>>>

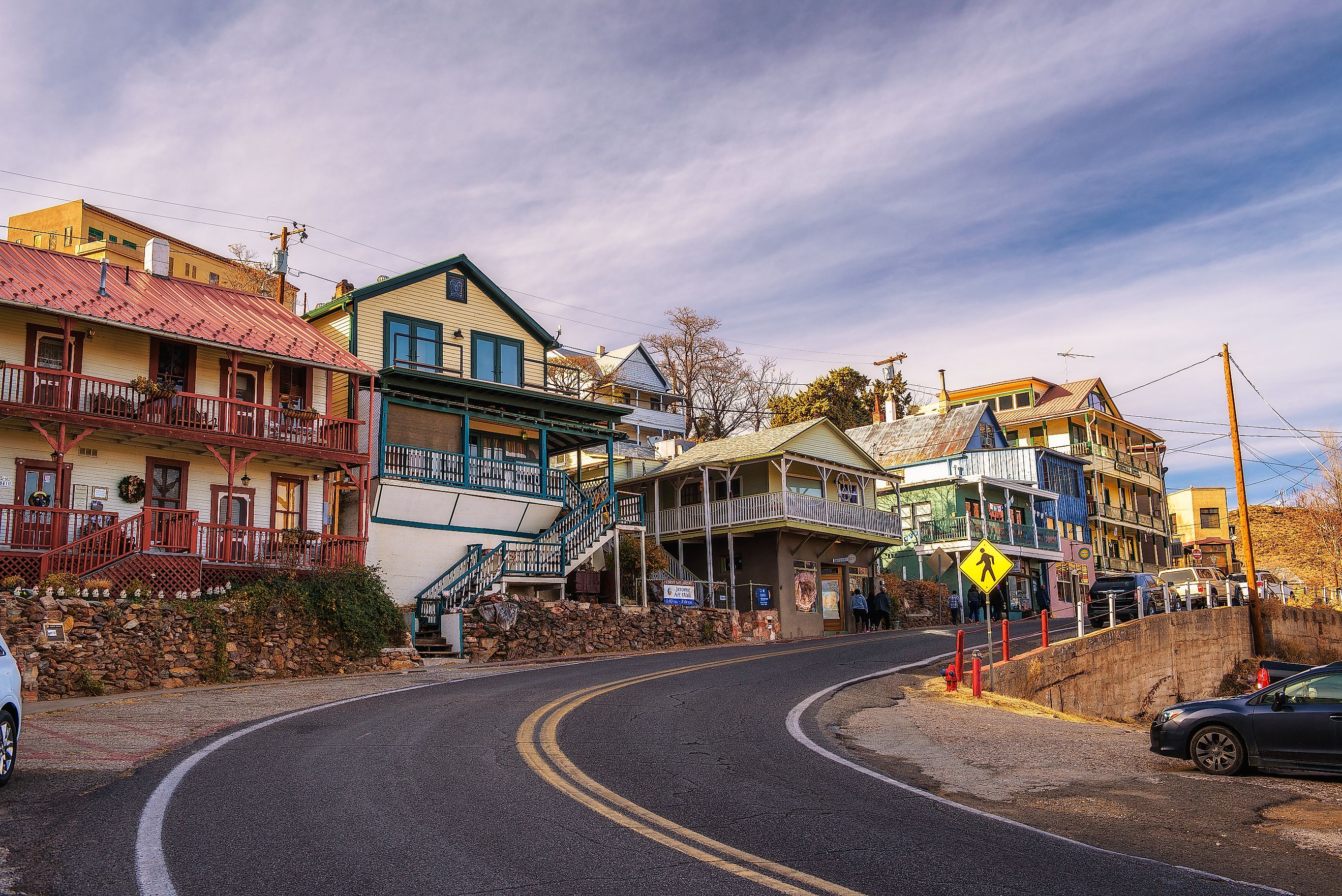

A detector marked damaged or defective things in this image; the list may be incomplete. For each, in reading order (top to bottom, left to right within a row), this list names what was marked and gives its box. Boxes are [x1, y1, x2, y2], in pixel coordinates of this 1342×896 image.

rusty corrugated roof [0, 237, 368, 370]
rusty corrugated roof [842, 399, 993, 467]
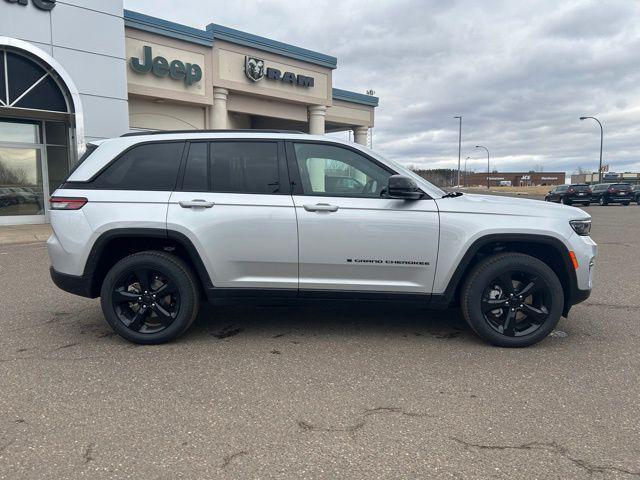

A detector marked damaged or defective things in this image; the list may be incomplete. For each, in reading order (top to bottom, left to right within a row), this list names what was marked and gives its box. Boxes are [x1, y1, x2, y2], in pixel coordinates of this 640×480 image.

pavement crack [221, 450, 249, 468]
pavement crack [450, 436, 640, 478]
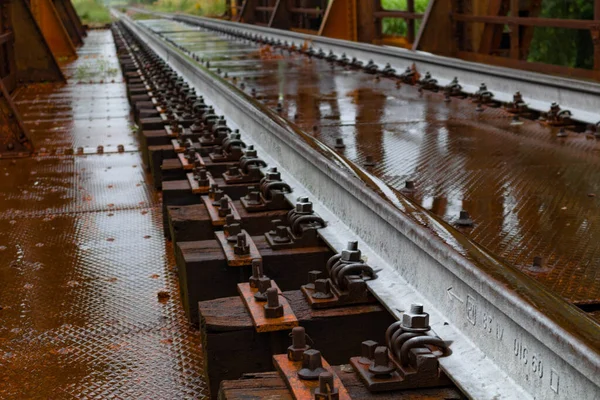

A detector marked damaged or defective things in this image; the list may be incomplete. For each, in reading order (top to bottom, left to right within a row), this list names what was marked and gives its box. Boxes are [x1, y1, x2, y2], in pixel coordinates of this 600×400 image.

rusted metal surface [0, 30, 207, 400]
rusted metal surface [142, 17, 600, 308]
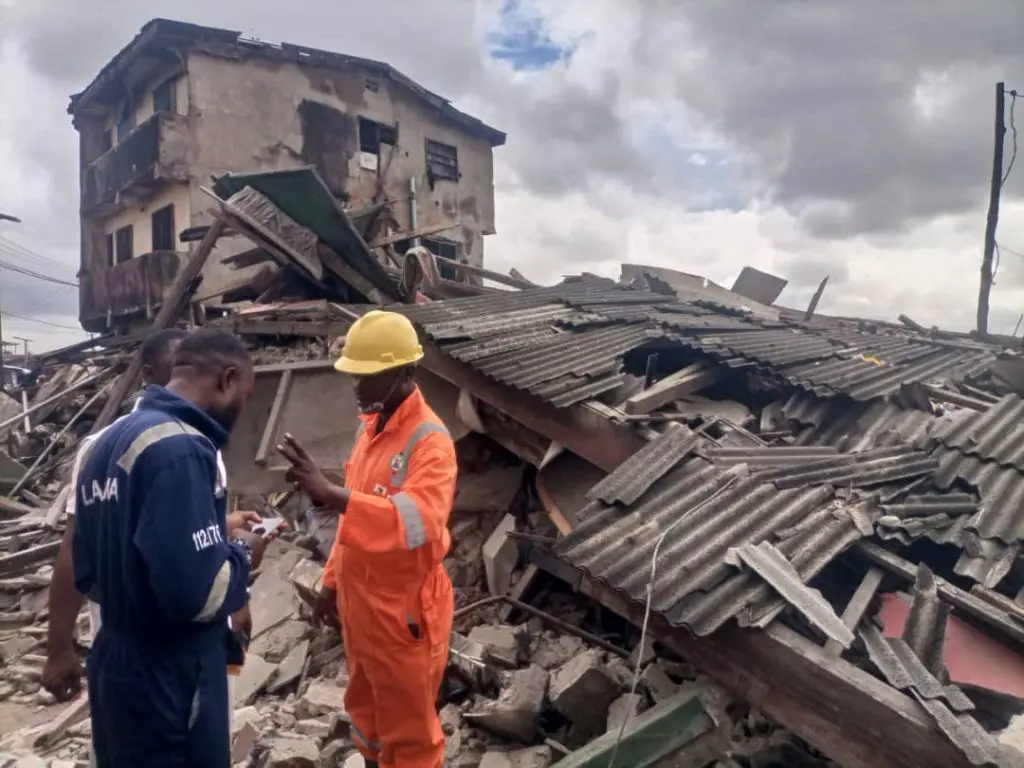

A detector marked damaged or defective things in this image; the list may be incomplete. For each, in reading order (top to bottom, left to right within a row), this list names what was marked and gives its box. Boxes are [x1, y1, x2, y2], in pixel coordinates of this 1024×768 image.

damaged window frame [356, 117, 396, 158]
damaged window frame [422, 139, 458, 182]
damaged window frame [150, 204, 176, 252]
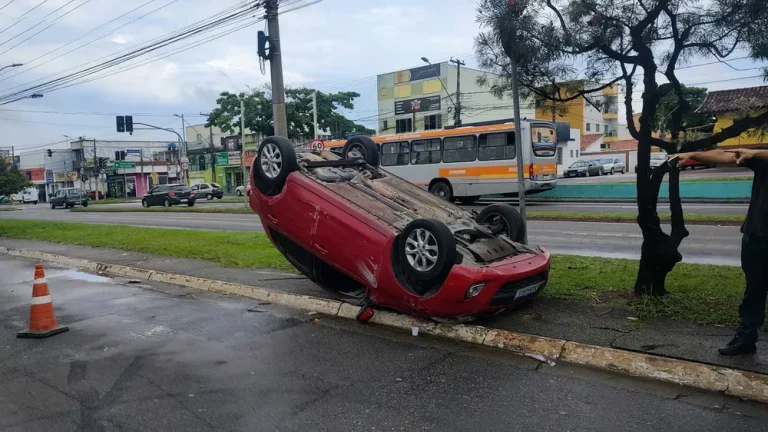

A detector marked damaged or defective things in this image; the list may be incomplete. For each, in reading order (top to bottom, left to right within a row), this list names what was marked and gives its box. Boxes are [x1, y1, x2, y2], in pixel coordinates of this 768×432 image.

overturned red car [249, 137, 548, 322]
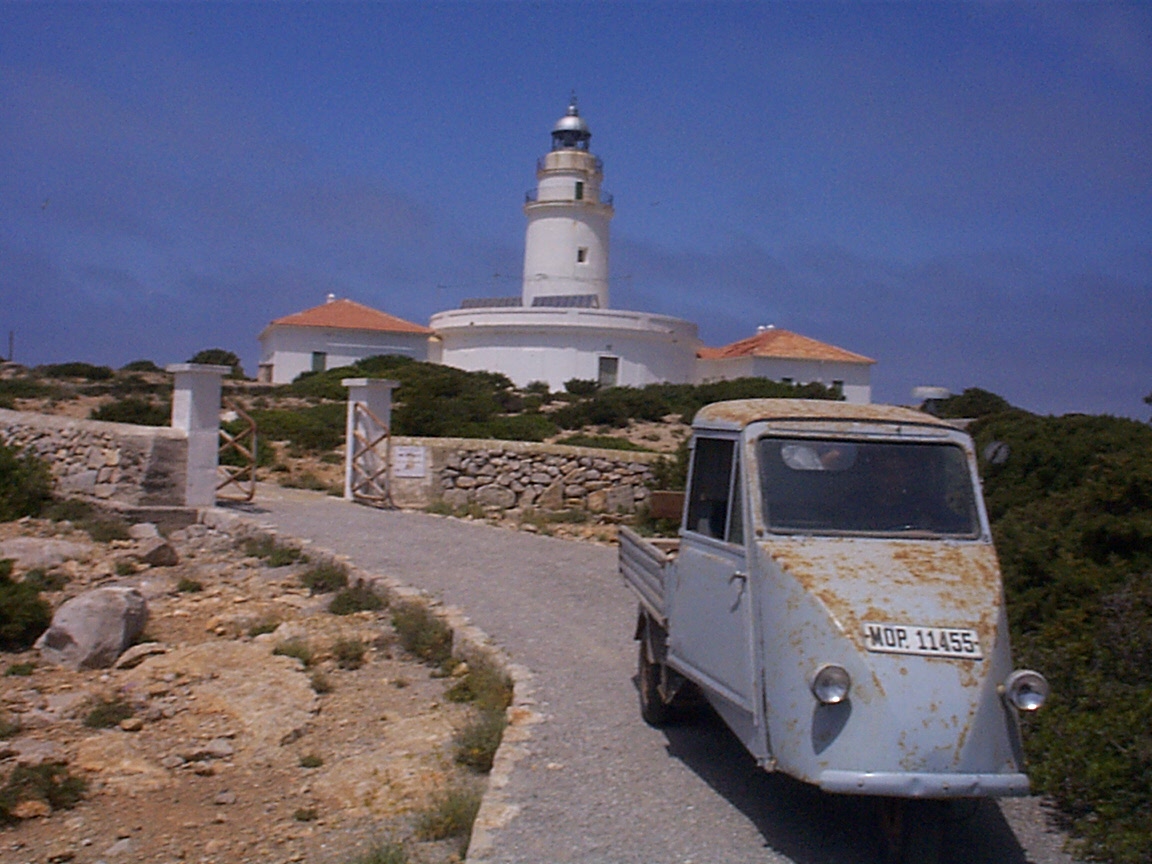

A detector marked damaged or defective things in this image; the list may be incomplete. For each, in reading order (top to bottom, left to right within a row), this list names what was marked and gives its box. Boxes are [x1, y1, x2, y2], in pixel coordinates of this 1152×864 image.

rusty paint [691, 398, 953, 433]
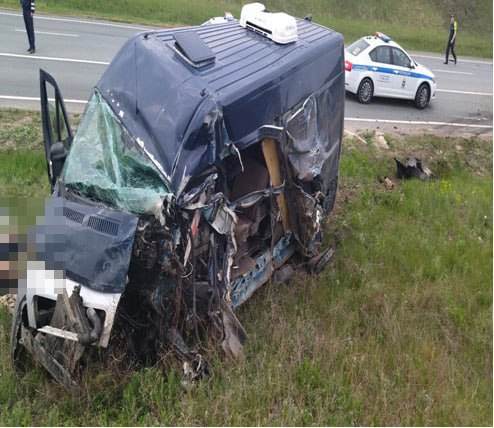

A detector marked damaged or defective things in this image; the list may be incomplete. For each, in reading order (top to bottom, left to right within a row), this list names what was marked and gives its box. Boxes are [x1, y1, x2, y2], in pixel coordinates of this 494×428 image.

shattered windshield [61, 90, 171, 217]
severely damaged van [10, 3, 344, 394]
torn metal [11, 7, 344, 394]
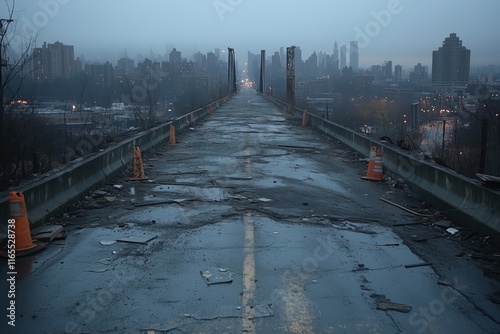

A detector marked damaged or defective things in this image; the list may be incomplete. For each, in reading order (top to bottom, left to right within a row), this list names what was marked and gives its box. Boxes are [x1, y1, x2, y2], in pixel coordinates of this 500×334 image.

cracked asphalt [0, 88, 500, 334]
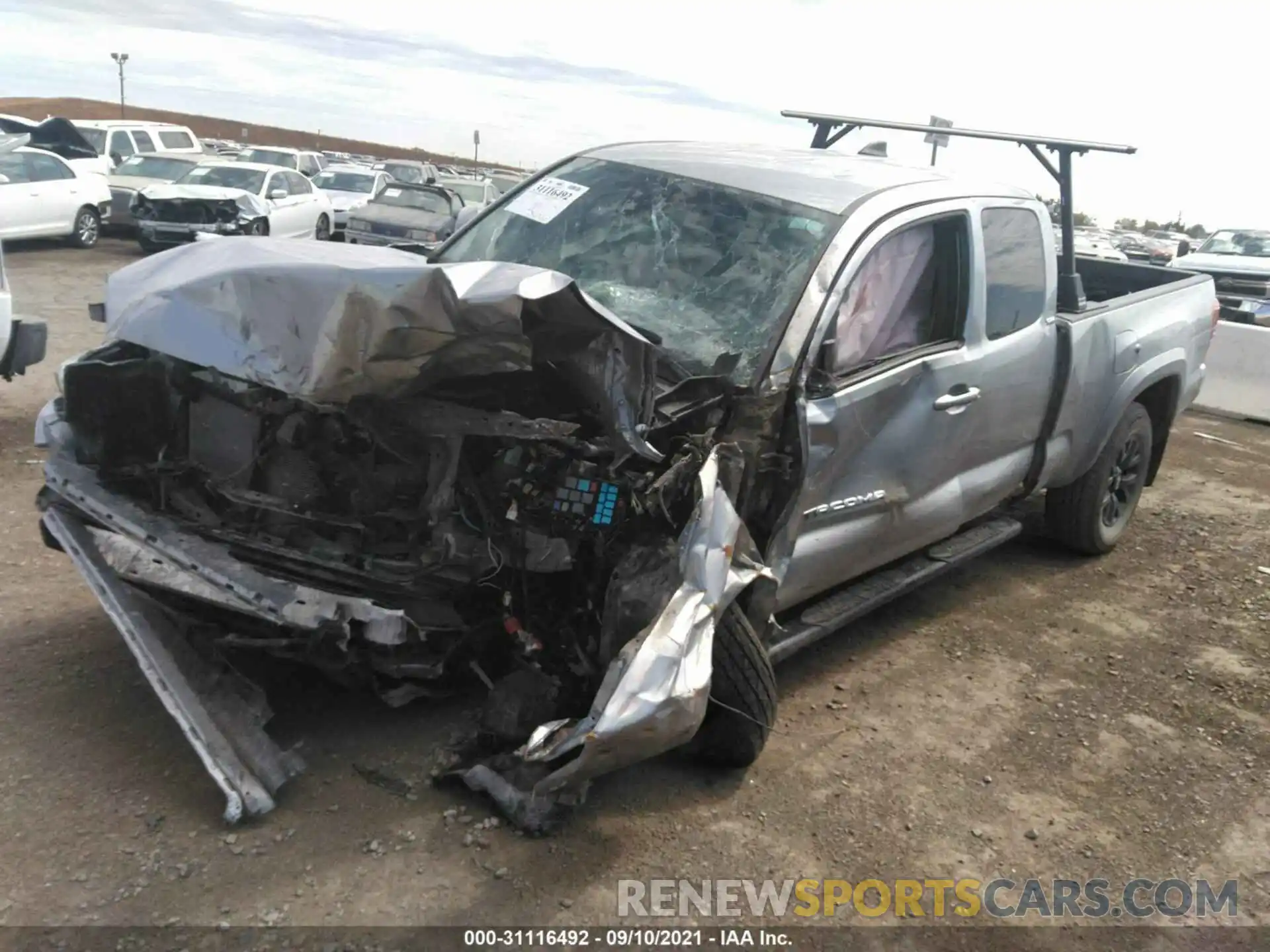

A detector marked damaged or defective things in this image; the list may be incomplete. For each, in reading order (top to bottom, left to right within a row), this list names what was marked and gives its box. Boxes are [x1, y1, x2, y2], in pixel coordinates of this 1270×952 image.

shattered windshield [173, 165, 266, 193]
crumpled hood [347, 204, 452, 231]
shattered windshield [1196, 230, 1270, 257]
shattered windshield [437, 156, 836, 383]
crumpled hood [1175, 251, 1270, 278]
crumpled hood [97, 238, 664, 460]
crushed front end [34, 239, 778, 825]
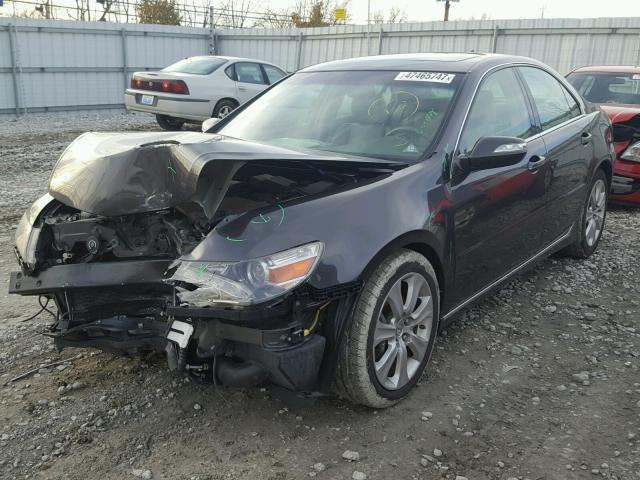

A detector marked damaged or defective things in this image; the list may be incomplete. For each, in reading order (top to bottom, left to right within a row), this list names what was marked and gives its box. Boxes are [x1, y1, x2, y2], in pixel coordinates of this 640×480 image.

<<<

Task to carry out - A word-for-word copy of the listing is the goal; keep every picture out of it.

Expected output -
A detector marked damaged or defective things in this image; the list may be incomplete. For each, in reading order (top to bottom, left to right within a row), this list names what was marked and gives its box. Boxes are [x1, y1, x2, y2], in pixel coordinates of this 1342×896 image.

rusty corrugated roof [0, 237, 368, 370]
rusty corrugated roof [842, 399, 993, 467]

A detector marked damaged or defective things in this image; the list may be incomplete. For each, in reading order (top to bottom, left to right within a row), this list names what was marked and gives its box. Boxes are [x1, y1, x2, y2], in pixel coordinates of this 640×480 image.

pavement crack [221, 450, 249, 468]
pavement crack [450, 436, 640, 478]

A detector marked damaged or defective things in this image; the list may be incomplete. For each, in reading order (top to bottom, left to right within a row), this list names what was marked and gives its box. Boxes are [x1, y1, x2, y2], in pixel coordinates of this 600×400 image.

rusted metal surface [0, 30, 207, 400]
rusted metal surface [142, 17, 600, 308]

A detector marked damaged or defective things in this image; the list may be incomplete. For each, in reading order (top to bottom, left to right within a row), this list names what was marked and gives its box. Boxes are [x1, y1, x2, y2], in pixel coordinates of this 1024×768 image.

damaged window frame [356, 117, 396, 158]
damaged window frame [422, 139, 458, 182]
damaged window frame [150, 204, 176, 252]

A detector marked damaged or defective things in this image; the list may be incomplete. For each, in reading order (top to bottom, left to right within a row), this list names what was marked and gives its box. Boxes are [x1, y1, x2, y2], in pixel coordinates of this 768×432 image.

overturned red car [249, 137, 548, 322]

A detector marked damaged or defective things in this image; the list may be incomplete. For each, in reading order (top to bottom, left to right within a row), this list names what was marked and gives its box. Boxes are [x1, y1, x2, y2], in pixel coordinates of this 1152×864 image.

rusty paint [691, 398, 953, 433]

A detector marked damaged or defective things in this image; the list may be incomplete. For each, in reading order (top to bottom, left to right within a row), this list names what was marked and gives its box. Boxes are [x1, y1, x2, y2], in pixel coordinates of this 494×428 image.

shattered windshield [61, 90, 171, 217]
severely damaged van [10, 3, 344, 394]
torn metal [11, 7, 344, 394]

A detector marked damaged or defective things in this image; the list may be incomplete. For each, in reading order (top to bottom, left to right within a row), this list names what was marked and gives its box. Boxes are [x1, y1, x2, y2], in pixel coordinates of this 500×334 image.

cracked asphalt [0, 88, 500, 334]

A detector marked damaged or defective things in this image; the list may be incomplete. For each, in reading order (top to bottom, left to right within a row), this list names what was marked and gives its box. Boxes are [x1, y1, x2, y2], in pixel coordinates of this 1270×952 image.

shattered windshield [173, 165, 266, 193]
crumpled hood [347, 204, 452, 231]
shattered windshield [1196, 230, 1270, 257]
shattered windshield [437, 156, 836, 383]
crumpled hood [1175, 251, 1270, 278]
crumpled hood [97, 238, 664, 460]
crushed front end [34, 239, 778, 825]

A detector marked damaged or defective things in this image; the list may be incomplete. For each, in reading order (top to bottom, left to right within a row), this list names what was marked and gives its box. Boxes are [x1, y1, x2, y2], in pixel coordinates of this 640×480 image.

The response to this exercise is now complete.